[Opening SOURCE DATA section]
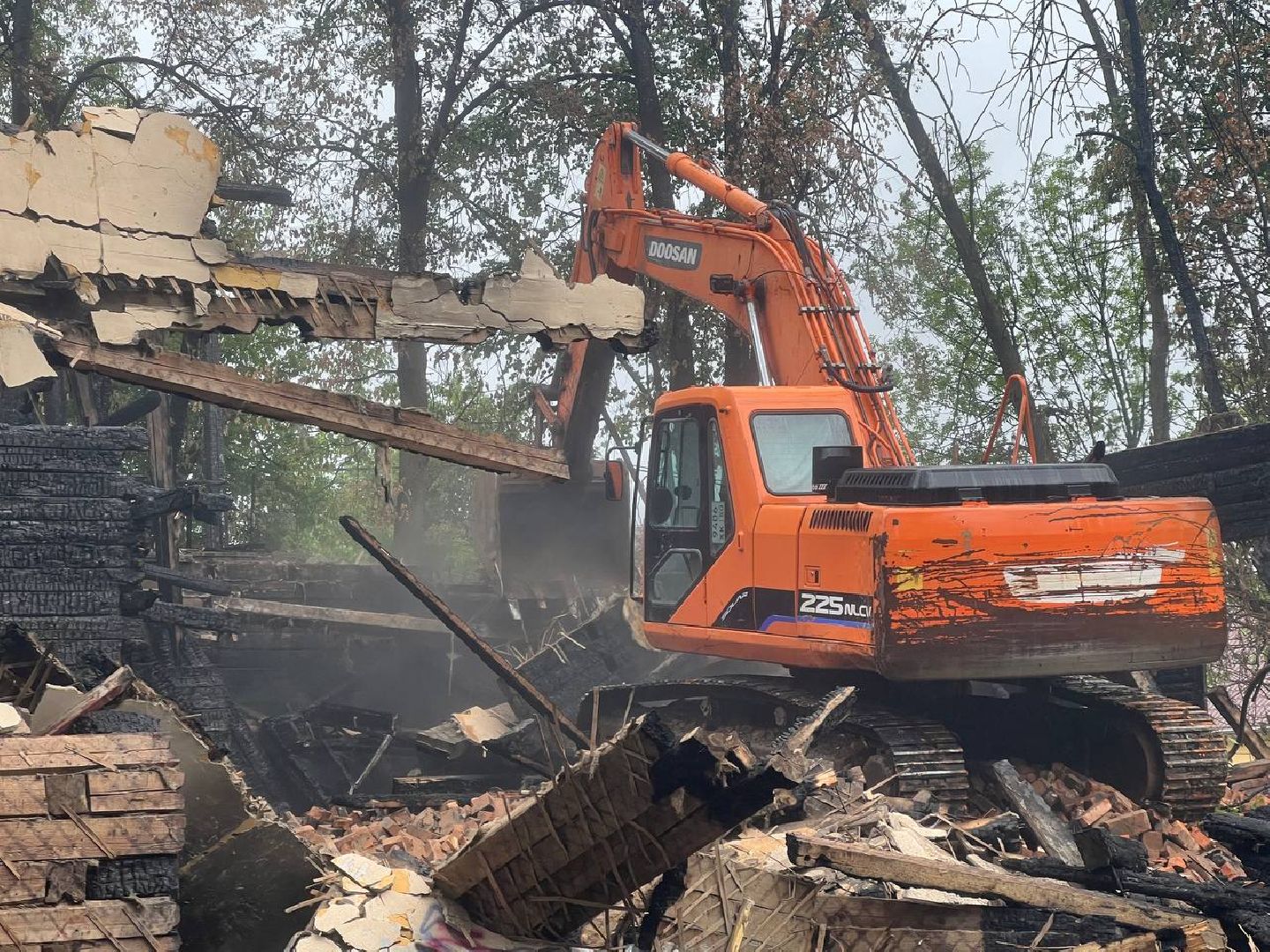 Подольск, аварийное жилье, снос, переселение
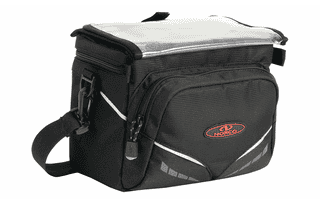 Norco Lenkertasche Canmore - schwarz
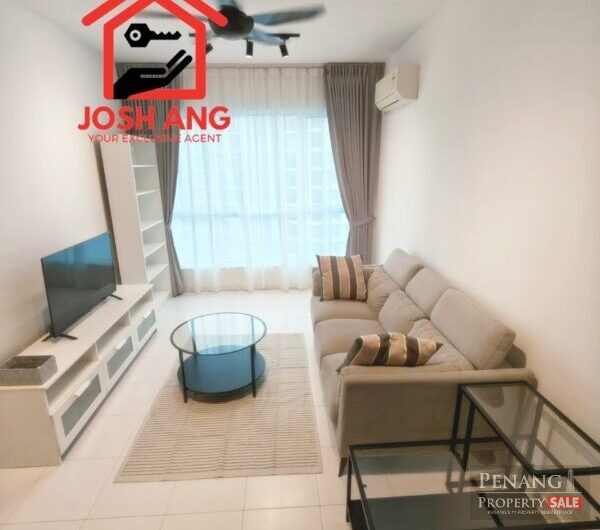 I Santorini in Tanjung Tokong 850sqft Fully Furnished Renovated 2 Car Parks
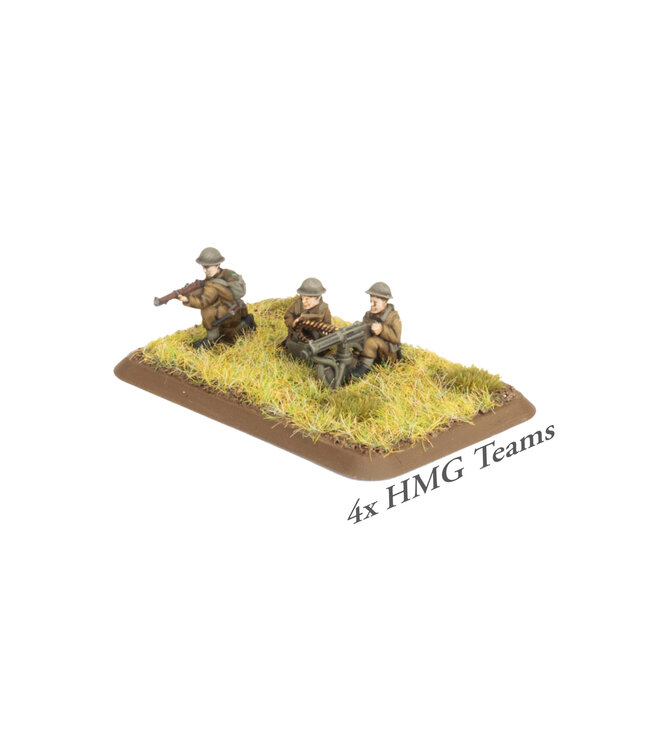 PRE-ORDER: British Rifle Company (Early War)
[Closing SOURCE DATA section]
[Opening SOURCE DATA section]
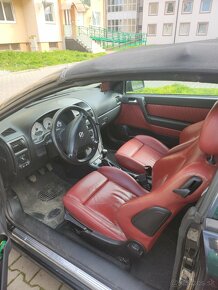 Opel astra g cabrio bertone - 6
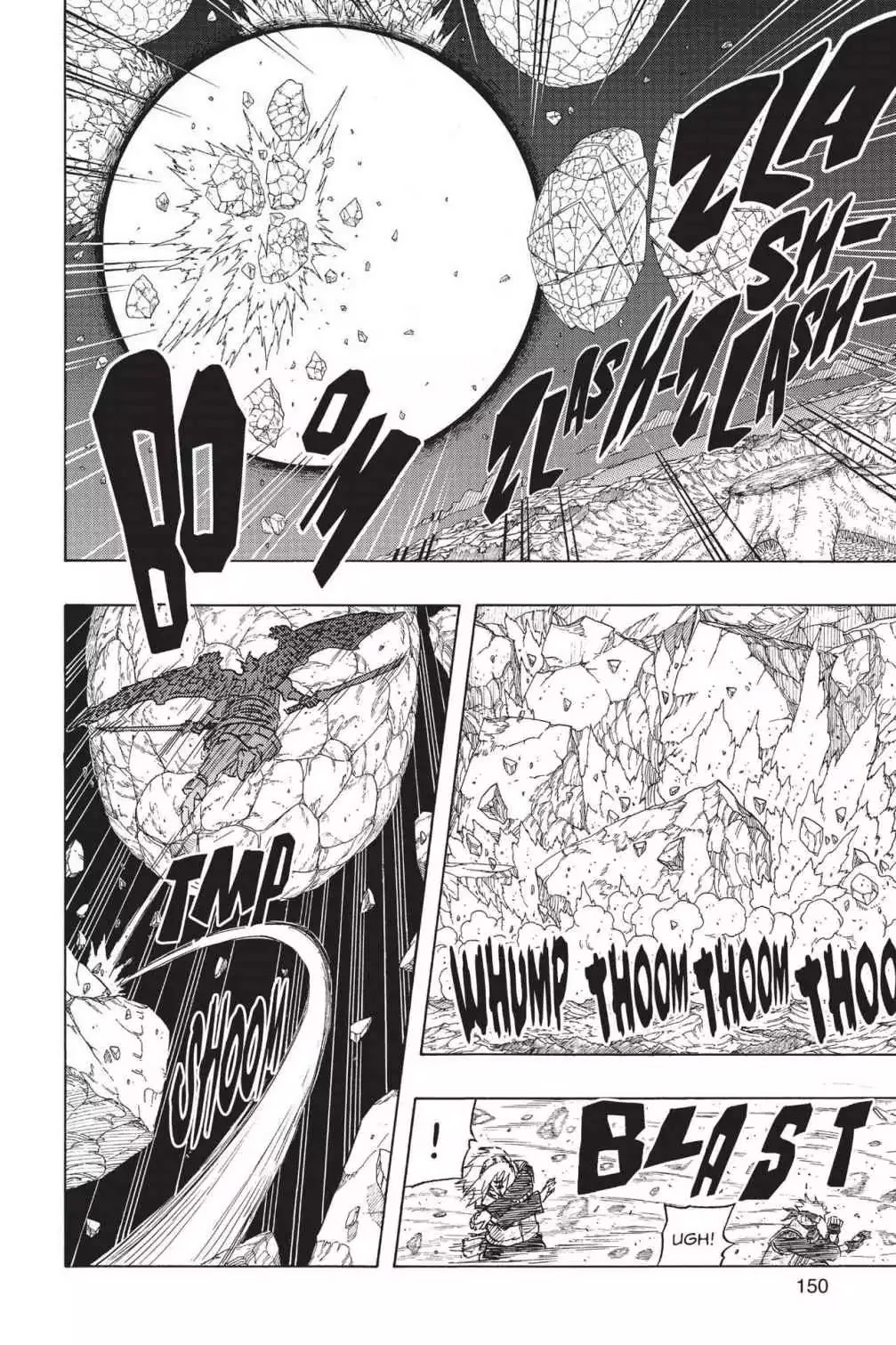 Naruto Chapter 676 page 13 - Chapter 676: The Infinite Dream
[Closing SOURCE DATA section]
■ **ASSIGNED TASK**
From the records above, transcribe only the stretch from the line with "Norco Lenkertasche Canmore - schwarz" through the line with "PRE-ORDER: British Rifle Company (Early War)", keeping both ends. Omit pictures.

■ **ANSWER TO THIS TASK**
 Norco Lenkertasche Canmore - schwarz
 I Santorini in Tanjung Tokong 850sqft Fully Furnished Renovated 2 Car Parks
 PRE-ORDER: British Rifle Company (Early War)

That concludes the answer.